2019.06.10
相続
2018年7月に民法の相続分野(相続法)が約40年ぶりに改正されました。
社会問題とされている高齢化社会と相続をめぐる紛争の対策として、特に残された配偶者の住まいと暮らしに関する権利保護が強化されました。
相続法改正の目玉の1つである配偶者居住権の創設(2020年4月1日施行)の概要を確認しておきます。
父、母、子の3人家族、父の遺産が自宅3,000万円と預金2,000万円の合計5,000万円の場合を例に考えます。

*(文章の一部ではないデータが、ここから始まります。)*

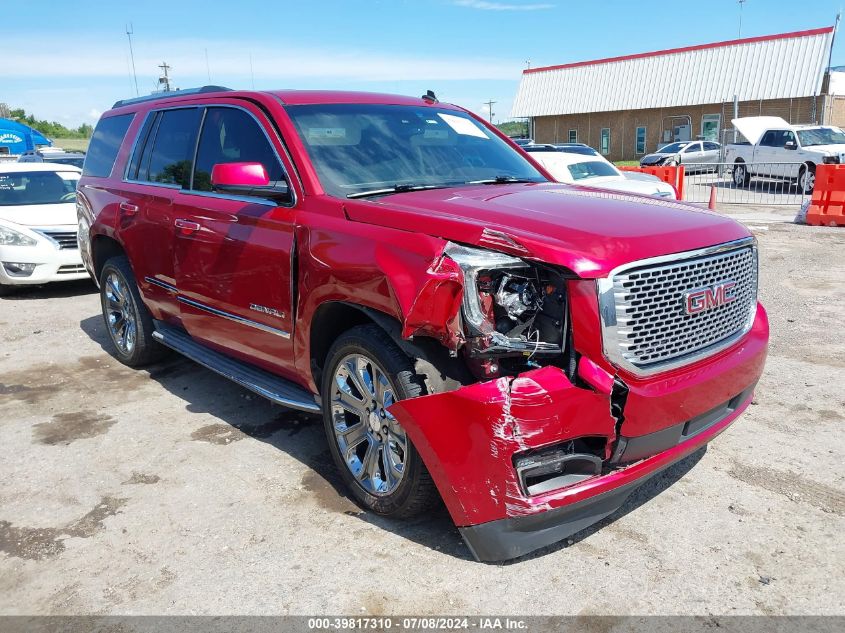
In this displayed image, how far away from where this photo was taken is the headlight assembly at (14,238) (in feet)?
30.0

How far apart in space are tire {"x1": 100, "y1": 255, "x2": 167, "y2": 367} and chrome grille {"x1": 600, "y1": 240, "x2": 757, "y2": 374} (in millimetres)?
4126

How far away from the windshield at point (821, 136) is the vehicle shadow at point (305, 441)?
18.8 m

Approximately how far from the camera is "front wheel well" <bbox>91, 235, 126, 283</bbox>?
234 inches

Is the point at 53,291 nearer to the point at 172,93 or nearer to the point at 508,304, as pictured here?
the point at 172,93

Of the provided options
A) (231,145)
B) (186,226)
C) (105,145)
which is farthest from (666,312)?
(105,145)

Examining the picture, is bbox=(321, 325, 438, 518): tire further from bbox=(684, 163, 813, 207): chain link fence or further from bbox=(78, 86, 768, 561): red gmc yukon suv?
bbox=(684, 163, 813, 207): chain link fence

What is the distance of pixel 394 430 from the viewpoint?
326 centimetres

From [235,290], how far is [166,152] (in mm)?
1591

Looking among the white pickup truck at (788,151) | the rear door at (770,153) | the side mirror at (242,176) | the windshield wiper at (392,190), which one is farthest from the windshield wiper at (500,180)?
the rear door at (770,153)

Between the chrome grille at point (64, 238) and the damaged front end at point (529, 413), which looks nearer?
the damaged front end at point (529, 413)

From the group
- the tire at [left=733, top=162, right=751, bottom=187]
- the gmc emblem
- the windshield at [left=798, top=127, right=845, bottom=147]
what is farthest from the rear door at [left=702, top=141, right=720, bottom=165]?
the gmc emblem

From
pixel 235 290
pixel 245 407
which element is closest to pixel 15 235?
pixel 245 407

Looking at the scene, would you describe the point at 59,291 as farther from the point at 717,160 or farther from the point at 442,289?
the point at 717,160

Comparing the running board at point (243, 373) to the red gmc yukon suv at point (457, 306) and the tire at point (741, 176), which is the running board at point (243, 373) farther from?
the tire at point (741, 176)
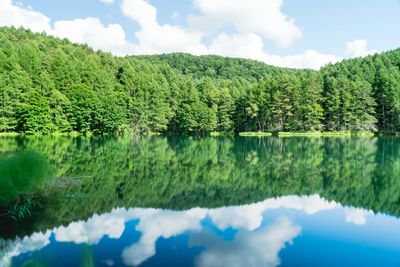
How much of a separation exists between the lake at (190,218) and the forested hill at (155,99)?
44.2 m

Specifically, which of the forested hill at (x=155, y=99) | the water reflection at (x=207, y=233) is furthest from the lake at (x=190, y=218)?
the forested hill at (x=155, y=99)

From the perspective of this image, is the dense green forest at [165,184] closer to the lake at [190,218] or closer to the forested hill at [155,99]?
the lake at [190,218]

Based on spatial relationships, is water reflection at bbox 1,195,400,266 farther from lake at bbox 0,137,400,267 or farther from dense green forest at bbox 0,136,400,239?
dense green forest at bbox 0,136,400,239

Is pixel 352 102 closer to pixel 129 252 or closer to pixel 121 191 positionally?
pixel 121 191

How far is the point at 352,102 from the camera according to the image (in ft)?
247

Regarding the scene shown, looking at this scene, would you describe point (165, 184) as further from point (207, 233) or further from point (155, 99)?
point (155, 99)

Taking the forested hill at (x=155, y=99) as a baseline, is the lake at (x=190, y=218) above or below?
below

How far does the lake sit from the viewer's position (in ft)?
29.2

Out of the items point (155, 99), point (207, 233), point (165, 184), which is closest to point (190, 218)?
point (207, 233)

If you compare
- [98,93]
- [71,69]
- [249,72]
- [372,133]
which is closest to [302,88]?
[372,133]

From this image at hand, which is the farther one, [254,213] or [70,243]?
[254,213]

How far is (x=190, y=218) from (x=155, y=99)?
223 ft

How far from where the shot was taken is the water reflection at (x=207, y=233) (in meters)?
8.71

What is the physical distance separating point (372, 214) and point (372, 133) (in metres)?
64.7
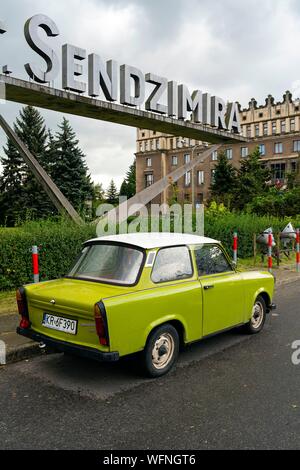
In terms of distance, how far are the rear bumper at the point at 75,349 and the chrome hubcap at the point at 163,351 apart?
2.12 ft

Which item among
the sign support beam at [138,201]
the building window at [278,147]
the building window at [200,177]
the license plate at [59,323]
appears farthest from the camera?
the building window at [200,177]

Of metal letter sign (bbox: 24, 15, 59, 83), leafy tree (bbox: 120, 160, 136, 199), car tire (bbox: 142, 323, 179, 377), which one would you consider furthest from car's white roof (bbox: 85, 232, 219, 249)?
leafy tree (bbox: 120, 160, 136, 199)

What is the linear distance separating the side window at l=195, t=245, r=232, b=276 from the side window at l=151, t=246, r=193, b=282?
0.67ft

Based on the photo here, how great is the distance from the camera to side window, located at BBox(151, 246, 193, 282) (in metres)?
5.00

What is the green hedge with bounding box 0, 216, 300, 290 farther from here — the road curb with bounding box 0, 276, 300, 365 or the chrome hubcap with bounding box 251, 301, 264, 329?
the chrome hubcap with bounding box 251, 301, 264, 329

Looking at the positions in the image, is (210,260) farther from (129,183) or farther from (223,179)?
(129,183)

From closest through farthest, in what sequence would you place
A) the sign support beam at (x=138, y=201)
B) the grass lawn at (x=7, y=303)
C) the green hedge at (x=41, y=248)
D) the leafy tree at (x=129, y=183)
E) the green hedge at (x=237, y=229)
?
1. the grass lawn at (x=7, y=303)
2. the green hedge at (x=41, y=248)
3. the green hedge at (x=237, y=229)
4. the sign support beam at (x=138, y=201)
5. the leafy tree at (x=129, y=183)

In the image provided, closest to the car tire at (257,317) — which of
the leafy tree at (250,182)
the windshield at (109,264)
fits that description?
the windshield at (109,264)

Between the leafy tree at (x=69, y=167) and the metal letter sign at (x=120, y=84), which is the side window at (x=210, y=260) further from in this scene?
the leafy tree at (x=69, y=167)

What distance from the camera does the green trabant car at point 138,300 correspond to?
14.2 feet

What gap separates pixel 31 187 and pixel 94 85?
2477 cm

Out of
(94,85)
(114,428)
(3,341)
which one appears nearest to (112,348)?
(114,428)

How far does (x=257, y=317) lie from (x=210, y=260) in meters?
1.53
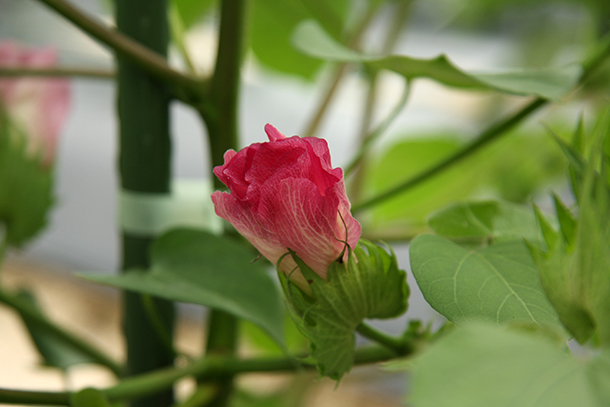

父が亡くなった場合、仲の良い母と子であれば、子は「母がすべて相続していいよ」ということになるでしょう。この場合、特に問題ありません。
しかし、母と子の仲が悪い場合はどうでしょう?
母と子の法定相続分はそれぞれ1/2ずつとなりますから、母がこれからも住み続けたい自宅3,000万円を相続しようとすると、母の相続分2,500万円(5,000万円×1/2)を超えてしまします。母は預金2,000万円の相続を諦めるだけでは足らず、子に代償金として500万円を差し出さなければならいことがありました。
今回の相続法の改正は、このような問題に対応しました。
配偶者居住権の創設により、「所有権」としか権利化されなかった自宅不動産が「所有権」と「居住権」に分離対応が可能となったのです。
上記の例で、仮に自宅3,000万円の評価の内訳が所有権1,500万円、居住権1,500万円とします。
母はこれからも住み続けたい自宅の居住権1,500万円と預金1,000万円の合計2,500万円を相続できるようになったのです。母は生きている間ずっと自宅に住み続けることができますし、生活資金1,000万円も確保できるようになりました。
一方、子は母の住む自宅の所有権1,500万円と預金1,000万円の合計2,500万円を相続することになります。母が亡くなった後、自宅の居住権は消滅しますので、父の相続で取得した所有権に基づいて売却など自由に処分することができます。
このように、親子の仲が悪い場合や相続人が後妻と前妻の子である場合などであっても、配偶者は住まいと老後の生活資金を相続しやすくなったことが特徴です。
ただし、この配偶者居住権は当然に配偶者に相続される訳ではなく、遺言、遺産分割、審判などにより相続することになります。遺産に自宅がある場合は、従来の争族対策と同様、遺言で配偶者居住権を配偶者に相続させる遺志を残しておくことが望まれます。